Archive: May 3rd, 2008

Ontological Anthropology

[Research] (05.03.08, 11:28 am)

Communities of practice are difficult to understand. When trying to build a model to represent or simulate some domain, it is necessary to understand both the theory of the domain, and the internal knowledge of its practitioners. The duality of this echoes back to the difference between information and knowledge, theory and practice. There are two types of knowing, knowing-that and knowing-how. When building models to be run by a computer, the first of these is rather easy to encode, but the second is much more problematic. The issue of practice opens a bag of worms that has no explicit or clear solution.

It is this issue of learning the practice of a domain that I am interested in. Much of the theory that comes about attempting to learn and document these domains involves developing layers of abstraction and performing a psychological study (usually through interviews and observation) to learn how the practitioners actually practice. I think this approach is useful, but flawed. I think that a lot may be gained through more anthropological means. In order to understand and model, the analyst must become a practitioner in the domain itself.

One example that I think is relevant in that case is the idea of the artist-programmer, the need for which has been emphasized by Janet Murray, Michael Mateas, Ken Perlin, and Mary Flanagan, among others. This is especially relevant in the games industry, where students coming from one discipline or another are usually taught to interact with the other half, but rarely are artists taught programming or programmers taught art. It is my opinion that this has led to a somewhat conceptual divide, preventing real communication and effective interaction.

Additionally, many communities of practice are often influenced only in limited ways by theory. They might develop a consistent framework of practice that may be interpreted as theory, but the practice may not have been informed by theory in the first place. Even in disciplines where all there is is theory, issues of practice become very important. An example of this is in the InTEL project, where we have developed a model of Statics in general, but more specifically, we have developed a model of one means of practicing it, originating from the instructors who we have been working with. This suggests that, in practice, there is no theory. Theory is what one might call a derivative model.

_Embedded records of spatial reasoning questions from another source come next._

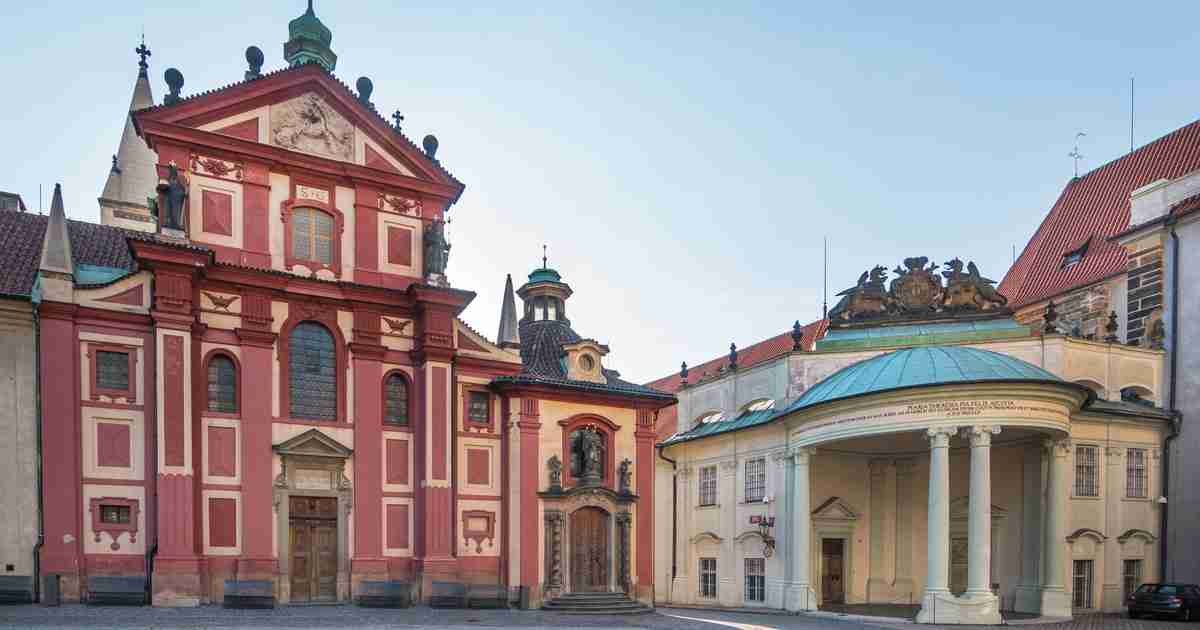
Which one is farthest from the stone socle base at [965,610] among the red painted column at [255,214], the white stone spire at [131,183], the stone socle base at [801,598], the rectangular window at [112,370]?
the white stone spire at [131,183]

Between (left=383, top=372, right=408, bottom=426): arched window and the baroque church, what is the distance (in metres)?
0.06

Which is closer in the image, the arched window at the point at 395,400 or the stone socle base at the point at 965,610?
the stone socle base at the point at 965,610

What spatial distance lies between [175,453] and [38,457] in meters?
2.97

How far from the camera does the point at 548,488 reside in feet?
84.0

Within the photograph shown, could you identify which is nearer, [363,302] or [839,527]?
[363,302]

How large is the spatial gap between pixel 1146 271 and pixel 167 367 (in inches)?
1250

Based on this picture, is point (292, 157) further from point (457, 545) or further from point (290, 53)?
point (457, 545)

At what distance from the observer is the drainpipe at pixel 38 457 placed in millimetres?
19125

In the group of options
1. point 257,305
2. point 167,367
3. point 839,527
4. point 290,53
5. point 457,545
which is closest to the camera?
point 167,367

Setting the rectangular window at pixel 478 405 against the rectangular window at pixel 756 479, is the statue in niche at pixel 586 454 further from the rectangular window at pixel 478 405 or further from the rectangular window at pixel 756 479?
the rectangular window at pixel 756 479

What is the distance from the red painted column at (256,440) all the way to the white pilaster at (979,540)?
18.2 metres

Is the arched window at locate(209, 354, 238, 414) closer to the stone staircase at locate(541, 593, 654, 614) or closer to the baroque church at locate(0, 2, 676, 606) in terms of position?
the baroque church at locate(0, 2, 676, 606)

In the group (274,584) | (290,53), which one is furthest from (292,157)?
(274,584)

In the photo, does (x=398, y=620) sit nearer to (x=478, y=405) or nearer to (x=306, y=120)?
(x=478, y=405)
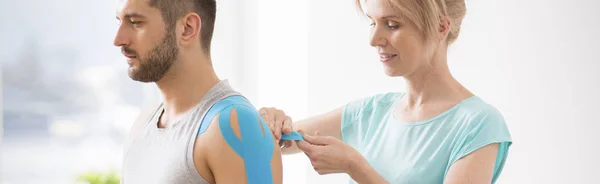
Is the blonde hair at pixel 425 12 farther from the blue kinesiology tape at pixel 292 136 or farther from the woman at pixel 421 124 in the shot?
the blue kinesiology tape at pixel 292 136

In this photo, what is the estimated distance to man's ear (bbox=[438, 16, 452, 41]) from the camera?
1690 millimetres

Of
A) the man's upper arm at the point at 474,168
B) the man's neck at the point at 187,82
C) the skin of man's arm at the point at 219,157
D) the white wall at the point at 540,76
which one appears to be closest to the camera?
the skin of man's arm at the point at 219,157

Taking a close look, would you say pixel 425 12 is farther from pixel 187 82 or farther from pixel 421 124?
pixel 187 82

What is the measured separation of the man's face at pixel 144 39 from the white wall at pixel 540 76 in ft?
4.33

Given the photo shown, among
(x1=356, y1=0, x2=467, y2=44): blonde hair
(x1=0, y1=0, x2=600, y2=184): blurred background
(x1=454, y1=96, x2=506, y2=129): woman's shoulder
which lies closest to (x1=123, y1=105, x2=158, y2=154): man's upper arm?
(x1=356, y1=0, x2=467, y2=44): blonde hair

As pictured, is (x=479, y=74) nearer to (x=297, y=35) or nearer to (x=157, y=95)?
(x=297, y=35)

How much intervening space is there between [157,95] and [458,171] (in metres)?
2.33

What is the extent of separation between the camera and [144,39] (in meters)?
1.42

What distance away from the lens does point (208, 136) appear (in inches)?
54.2

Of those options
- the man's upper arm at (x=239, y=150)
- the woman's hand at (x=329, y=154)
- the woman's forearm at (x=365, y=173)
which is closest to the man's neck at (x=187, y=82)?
the man's upper arm at (x=239, y=150)

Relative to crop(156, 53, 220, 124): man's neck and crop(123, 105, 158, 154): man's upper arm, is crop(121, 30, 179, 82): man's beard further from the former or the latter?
crop(123, 105, 158, 154): man's upper arm

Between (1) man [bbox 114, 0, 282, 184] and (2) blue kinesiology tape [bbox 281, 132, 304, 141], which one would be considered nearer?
(1) man [bbox 114, 0, 282, 184]

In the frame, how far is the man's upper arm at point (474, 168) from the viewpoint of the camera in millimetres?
1603

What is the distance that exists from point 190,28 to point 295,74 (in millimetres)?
1731
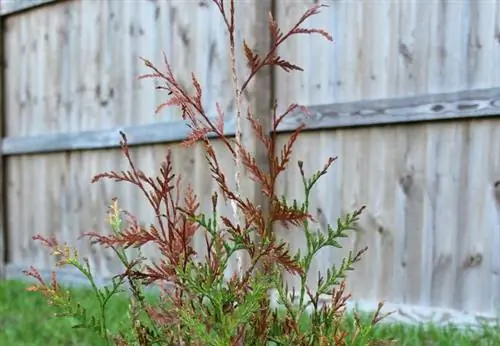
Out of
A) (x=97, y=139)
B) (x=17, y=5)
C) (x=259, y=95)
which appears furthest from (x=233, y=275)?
(x=17, y=5)

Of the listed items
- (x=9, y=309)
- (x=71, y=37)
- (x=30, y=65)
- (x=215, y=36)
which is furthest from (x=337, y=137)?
(x=30, y=65)

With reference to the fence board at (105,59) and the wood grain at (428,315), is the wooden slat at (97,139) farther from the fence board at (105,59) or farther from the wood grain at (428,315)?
the wood grain at (428,315)

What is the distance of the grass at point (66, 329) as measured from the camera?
2.46 meters

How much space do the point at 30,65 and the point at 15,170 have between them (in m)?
0.84

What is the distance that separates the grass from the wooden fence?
217mm

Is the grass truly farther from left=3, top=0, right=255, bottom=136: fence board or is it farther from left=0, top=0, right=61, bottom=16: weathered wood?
left=0, top=0, right=61, bottom=16: weathered wood

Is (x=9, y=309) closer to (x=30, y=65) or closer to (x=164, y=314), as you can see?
(x=30, y=65)

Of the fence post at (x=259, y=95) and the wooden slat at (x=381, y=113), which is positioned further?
the fence post at (x=259, y=95)

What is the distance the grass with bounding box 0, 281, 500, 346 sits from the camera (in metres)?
2.46

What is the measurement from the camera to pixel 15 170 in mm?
5340

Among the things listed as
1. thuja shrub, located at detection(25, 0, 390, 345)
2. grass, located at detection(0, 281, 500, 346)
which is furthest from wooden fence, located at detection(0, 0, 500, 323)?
thuja shrub, located at detection(25, 0, 390, 345)

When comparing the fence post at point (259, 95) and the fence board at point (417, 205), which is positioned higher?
the fence post at point (259, 95)

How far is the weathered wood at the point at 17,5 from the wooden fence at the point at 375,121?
21.1 inches

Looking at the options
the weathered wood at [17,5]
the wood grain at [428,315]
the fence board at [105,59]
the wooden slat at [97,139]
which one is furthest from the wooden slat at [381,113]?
the weathered wood at [17,5]
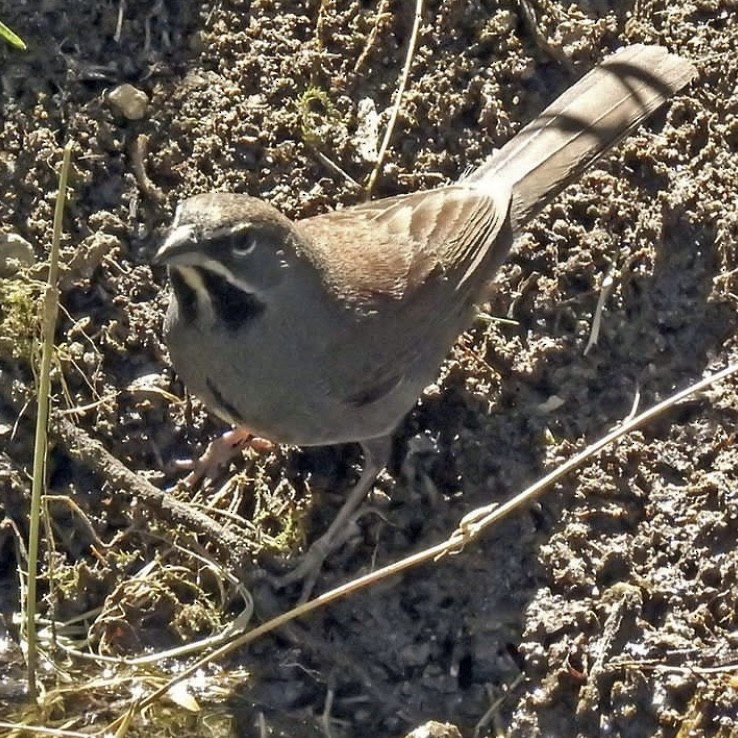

This idea actually makes a lot of sense when compared against a lot of critiques of classical AI. Dreyfus in particular emphasizes that human reasoning is all pattern recognition, and in essence, is all practice. He argues that theory enters the picture when a novice first begins to learn a skill, and is no longer referenced afterwards. I do not agree completely with his argument, but the idea of focusing on practice has merit. This may be used as a critique of models that examine theory in whole, but that does not mean that models are worthless. One may still build models of practice.

This introduces another dimension, though. If one cannot model theory in general, then one must model practice. However, practice is an individual phenomenon. No two practitioners in a domain will have the same approach to ideas and problem solving. As a result, modeling is a fundamentally creative act.